10Le choix du PDG de négocier uniquement avec la CGT peut s’expliquer par plusieurs raisons.
11Aux dernières élections professionnelles (de 1946), la CGT Renault a obtenu plus de 90 % des suffrages exprimés du collège ouvriers et employés et plus de 50 % du collège agents de maîtrise et techniciens [15]. Elle revendique 20 000 adhérents en 1947, chiffre à rapporter aux 37 000 salariés que compte la Régie Renault (dont 83 % sur le seul site de Billancourt) [16]. Au-delà de cette puissance, elle bénéficie de très bonnes relations avec le PDG de l’entreprise. Ce dernier, dès la première réunion, souligne que, malgré des désaccords, « les deux parties ont toujours eu un point en commun, développer la production » [17]. La puissance de cette organisation syndicale apparaît plus encore si l’on regarde au-delà de Renault. Le ministre du Travail Ambroise Croizat [18], membre du Parti communiste, est le secrétaire général de la Fédération des Métaux, fédération de la CGT dont relèvent les entreprises automobiles.

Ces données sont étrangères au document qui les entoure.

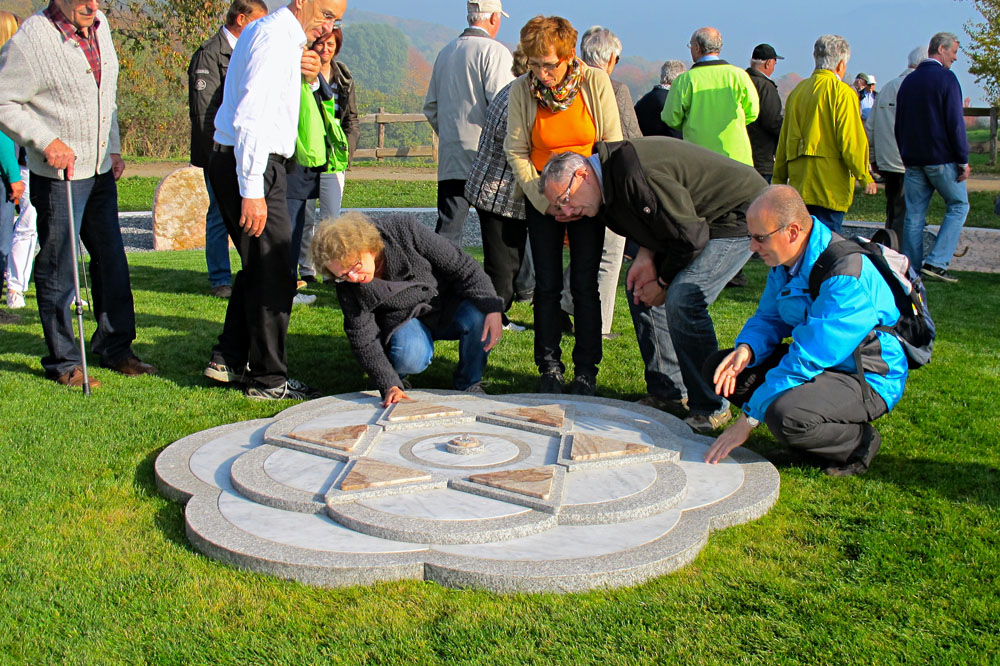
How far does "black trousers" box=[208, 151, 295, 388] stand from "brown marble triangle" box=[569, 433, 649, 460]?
1.82 meters

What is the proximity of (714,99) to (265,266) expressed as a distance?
3905mm

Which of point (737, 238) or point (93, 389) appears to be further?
point (93, 389)

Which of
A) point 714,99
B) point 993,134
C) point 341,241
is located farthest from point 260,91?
point 993,134

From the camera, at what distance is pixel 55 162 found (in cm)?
475

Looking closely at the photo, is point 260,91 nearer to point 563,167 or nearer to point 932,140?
point 563,167

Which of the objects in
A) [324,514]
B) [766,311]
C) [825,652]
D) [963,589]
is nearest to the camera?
[825,652]

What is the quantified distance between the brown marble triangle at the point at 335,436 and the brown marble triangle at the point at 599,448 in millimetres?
909

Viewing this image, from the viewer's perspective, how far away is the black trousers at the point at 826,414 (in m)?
3.63

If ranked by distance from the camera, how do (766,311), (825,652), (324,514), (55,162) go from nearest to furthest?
(825,652) < (324,514) < (766,311) < (55,162)

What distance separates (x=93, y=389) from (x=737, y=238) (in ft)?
11.4

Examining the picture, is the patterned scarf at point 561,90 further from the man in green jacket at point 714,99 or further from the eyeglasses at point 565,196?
the man in green jacket at point 714,99

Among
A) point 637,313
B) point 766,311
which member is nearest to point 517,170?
point 637,313

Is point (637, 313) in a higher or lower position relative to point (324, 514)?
higher

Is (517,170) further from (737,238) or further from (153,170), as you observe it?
(153,170)
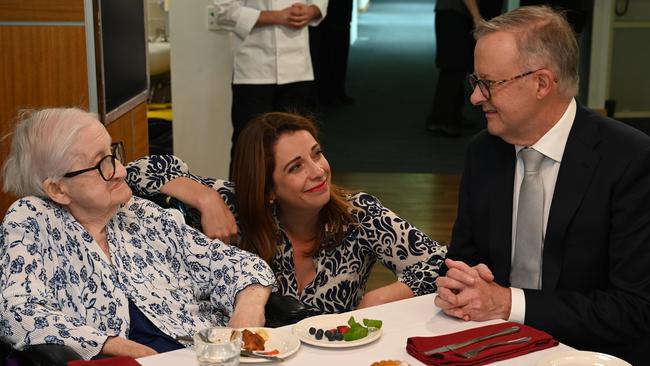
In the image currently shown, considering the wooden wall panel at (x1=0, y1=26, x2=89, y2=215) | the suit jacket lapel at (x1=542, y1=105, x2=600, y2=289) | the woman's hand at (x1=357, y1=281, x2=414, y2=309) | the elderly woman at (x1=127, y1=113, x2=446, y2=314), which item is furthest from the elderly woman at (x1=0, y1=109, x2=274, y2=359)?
the wooden wall panel at (x1=0, y1=26, x2=89, y2=215)

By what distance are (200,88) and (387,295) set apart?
336cm

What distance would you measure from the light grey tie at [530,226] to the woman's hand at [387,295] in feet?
1.43

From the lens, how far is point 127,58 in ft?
14.1

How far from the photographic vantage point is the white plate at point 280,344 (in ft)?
6.73

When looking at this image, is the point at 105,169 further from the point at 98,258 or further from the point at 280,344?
the point at 280,344

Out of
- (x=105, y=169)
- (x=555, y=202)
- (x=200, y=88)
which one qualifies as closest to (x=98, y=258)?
(x=105, y=169)

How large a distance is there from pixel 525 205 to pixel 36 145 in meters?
1.29

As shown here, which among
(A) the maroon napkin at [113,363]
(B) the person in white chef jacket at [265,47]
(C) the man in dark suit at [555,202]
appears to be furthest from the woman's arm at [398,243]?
(B) the person in white chef jacket at [265,47]

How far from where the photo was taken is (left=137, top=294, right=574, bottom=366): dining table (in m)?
2.08

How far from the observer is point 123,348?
246 cm

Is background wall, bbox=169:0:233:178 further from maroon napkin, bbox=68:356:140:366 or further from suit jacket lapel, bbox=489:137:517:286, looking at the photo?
maroon napkin, bbox=68:356:140:366

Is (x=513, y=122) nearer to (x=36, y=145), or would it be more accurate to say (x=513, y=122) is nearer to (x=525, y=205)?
(x=525, y=205)

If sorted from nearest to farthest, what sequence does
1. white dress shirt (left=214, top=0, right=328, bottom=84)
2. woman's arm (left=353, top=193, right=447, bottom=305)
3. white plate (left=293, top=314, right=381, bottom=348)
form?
white plate (left=293, top=314, right=381, bottom=348), woman's arm (left=353, top=193, right=447, bottom=305), white dress shirt (left=214, top=0, right=328, bottom=84)

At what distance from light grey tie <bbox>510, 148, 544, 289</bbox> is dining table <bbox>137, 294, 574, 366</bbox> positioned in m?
0.36
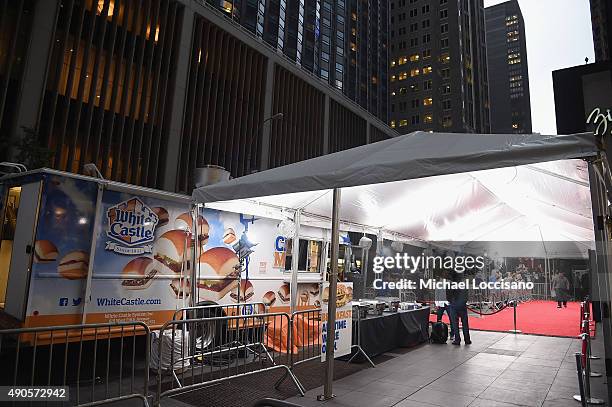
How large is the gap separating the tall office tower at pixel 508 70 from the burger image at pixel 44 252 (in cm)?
19090

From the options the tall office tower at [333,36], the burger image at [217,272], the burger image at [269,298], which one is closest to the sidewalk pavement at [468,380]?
the burger image at [269,298]

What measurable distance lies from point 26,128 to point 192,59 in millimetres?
10461

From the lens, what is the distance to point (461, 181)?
24.1ft

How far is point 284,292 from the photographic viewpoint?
10.1m

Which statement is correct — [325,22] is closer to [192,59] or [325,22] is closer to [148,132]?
[192,59]

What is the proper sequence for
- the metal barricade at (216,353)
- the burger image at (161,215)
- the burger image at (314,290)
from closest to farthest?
the metal barricade at (216,353)
the burger image at (161,215)
the burger image at (314,290)

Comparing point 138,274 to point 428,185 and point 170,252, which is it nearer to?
point 170,252

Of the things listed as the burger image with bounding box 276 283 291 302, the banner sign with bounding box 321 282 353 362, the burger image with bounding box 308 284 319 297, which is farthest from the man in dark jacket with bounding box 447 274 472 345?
the banner sign with bounding box 321 282 353 362

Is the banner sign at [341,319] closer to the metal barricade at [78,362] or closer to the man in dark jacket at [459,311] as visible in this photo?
the metal barricade at [78,362]

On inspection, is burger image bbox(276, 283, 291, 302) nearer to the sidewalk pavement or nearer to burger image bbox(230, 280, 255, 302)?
burger image bbox(230, 280, 255, 302)

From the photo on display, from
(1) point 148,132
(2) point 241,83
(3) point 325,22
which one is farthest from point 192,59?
(3) point 325,22

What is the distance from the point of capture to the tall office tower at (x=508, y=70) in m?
173

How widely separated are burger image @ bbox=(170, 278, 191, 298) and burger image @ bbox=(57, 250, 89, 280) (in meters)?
1.71

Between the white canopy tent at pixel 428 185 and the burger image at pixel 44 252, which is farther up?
the white canopy tent at pixel 428 185
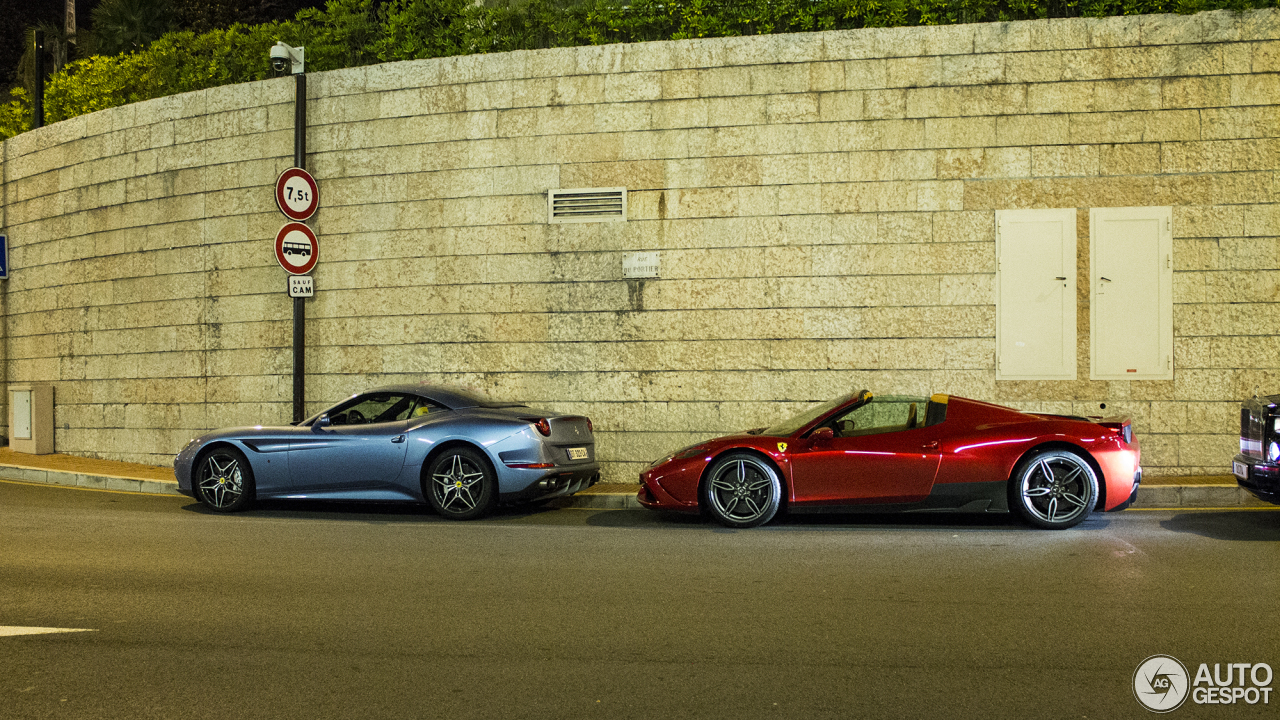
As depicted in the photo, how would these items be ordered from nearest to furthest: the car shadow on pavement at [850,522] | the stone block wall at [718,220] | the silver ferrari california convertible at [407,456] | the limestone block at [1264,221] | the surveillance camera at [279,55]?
1. the car shadow on pavement at [850,522]
2. the silver ferrari california convertible at [407,456]
3. the limestone block at [1264,221]
4. the stone block wall at [718,220]
5. the surveillance camera at [279,55]

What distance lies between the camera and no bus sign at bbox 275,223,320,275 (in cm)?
1030

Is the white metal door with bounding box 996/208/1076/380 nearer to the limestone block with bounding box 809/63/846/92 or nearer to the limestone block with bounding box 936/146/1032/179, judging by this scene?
the limestone block with bounding box 936/146/1032/179

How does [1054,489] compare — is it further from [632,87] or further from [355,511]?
[632,87]

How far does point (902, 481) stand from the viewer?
278 inches

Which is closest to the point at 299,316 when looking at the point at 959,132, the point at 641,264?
the point at 641,264

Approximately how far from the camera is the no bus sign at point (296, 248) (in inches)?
405

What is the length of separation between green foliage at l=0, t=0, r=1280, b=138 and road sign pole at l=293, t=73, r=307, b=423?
1216 mm

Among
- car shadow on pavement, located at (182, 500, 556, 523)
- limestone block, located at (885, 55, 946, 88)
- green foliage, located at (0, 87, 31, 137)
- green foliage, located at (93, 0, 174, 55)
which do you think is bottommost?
car shadow on pavement, located at (182, 500, 556, 523)

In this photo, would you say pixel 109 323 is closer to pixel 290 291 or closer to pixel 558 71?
pixel 290 291

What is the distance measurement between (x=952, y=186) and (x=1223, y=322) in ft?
10.5

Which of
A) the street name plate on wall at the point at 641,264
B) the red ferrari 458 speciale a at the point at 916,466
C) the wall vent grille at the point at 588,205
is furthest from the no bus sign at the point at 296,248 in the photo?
the red ferrari 458 speciale a at the point at 916,466

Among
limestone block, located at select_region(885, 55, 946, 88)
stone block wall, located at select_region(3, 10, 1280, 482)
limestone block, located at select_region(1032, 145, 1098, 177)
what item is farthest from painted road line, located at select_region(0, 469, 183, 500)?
limestone block, located at select_region(1032, 145, 1098, 177)

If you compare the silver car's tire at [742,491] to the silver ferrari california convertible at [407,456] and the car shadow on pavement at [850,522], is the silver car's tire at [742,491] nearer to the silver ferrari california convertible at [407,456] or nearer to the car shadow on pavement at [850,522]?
the car shadow on pavement at [850,522]

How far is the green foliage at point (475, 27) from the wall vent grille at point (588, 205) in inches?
81.4
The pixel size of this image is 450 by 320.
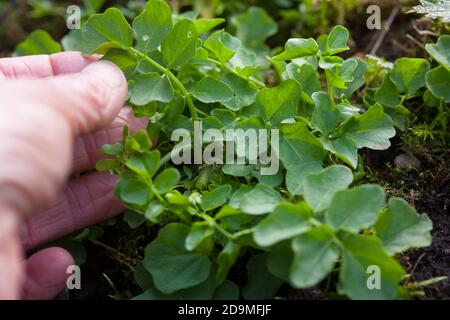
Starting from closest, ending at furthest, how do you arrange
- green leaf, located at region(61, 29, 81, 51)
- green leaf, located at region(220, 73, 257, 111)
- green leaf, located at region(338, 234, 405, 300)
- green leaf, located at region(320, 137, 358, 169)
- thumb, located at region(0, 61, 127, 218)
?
thumb, located at region(0, 61, 127, 218), green leaf, located at region(338, 234, 405, 300), green leaf, located at region(320, 137, 358, 169), green leaf, located at region(220, 73, 257, 111), green leaf, located at region(61, 29, 81, 51)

12Cependant la position d’Ambroise Croizat, et plus généralement de la CGT, n’est pas facile. Paul Ramadier, lorsqu’il est arrivé à la tête du gouvernement en janvier 1947, a fait de la lutte contre l’inflation [19] l’une de ses priorités : « la première réforme sociale, la mesure de salut public, c’est la baisse des prix » [20]. Il faut dire que cette inflation a atteint 64 % au cours de l’année 1946. Or l’un des moyens de cette lutte est le contrôle des salaires. Mis en place pendant la guerre, il a été maintenu, aussi bien pour les entreprises publiques que privées (et le sera jusqu’à la loi du 11 février 1950) [21]. C’est le ministre du Travail qui fixe, par catégorie, les salaires minima et maxima. Et si, à plusieurs reprises, le niveau des salaires maxima sera revu à la hausse par le ministre, l’importante inflation et le retard de ces mises à niveau ont débouché sur une forte érosion du pouvoir d’achat. Une note interne du ministère du Travail de février 1947 indique que « le pouvoir d’achat actuel est de 40 % plus faible que celui de 1939 » [22]. En mai 1947, le niveau de vie ouvrier, qui, de 60 % au moment de la Libération, était remonté à 85 % en mai 1945, n’atteint plus que la moitié du niveau d’avant-guerre [23]. Si l’on s’intéresse plus précisément aux ouvriers de la métallurgie parisienne, leur pouvoir d’achat a perdu 25 % entre janvier 1945 et mai 1947 [24].
13Or, ironie du sort, depuis novembre 1945 c’est le communiste et syndicaliste Ambroise Croizat qui a la charge de cette politique. Six semaines avant le déclenchement du conflit Renault, il s’exprimait à la radio : « Les travailleurs, sur qui pèsent les plus lourdes charges, ont été, depuis quelques mois, les plus durement touchés par la hausse intolérable des prix […]. Ils ont, ces derniers temps, formulé des revendications dont la légitimité n’est pas discutée par le gouvernement. La demande d’augmentation générale des salaires, si justifiée soit-elle, n’a pu être envisagée, à l’instant même où le gouvernement met tout son espoir et son autorité dans la réalisation d’une expérience qui doit éviter à notre pays et à toute la population française l’épreuve la plus grave et la plus douloureuse, celle de l’inflation » [25]. Faut-il voir dans cette déclaration le propos d’un ministre « mis sous tutelle » [26], pour reprendre les mots de l’historienne Annie Lacroix-Riz ? Quoi qu’il en soit, ce discours éclaire particulièrement bien les contradictions auxquelles sont confrontés le Parti Communiste et la CGT.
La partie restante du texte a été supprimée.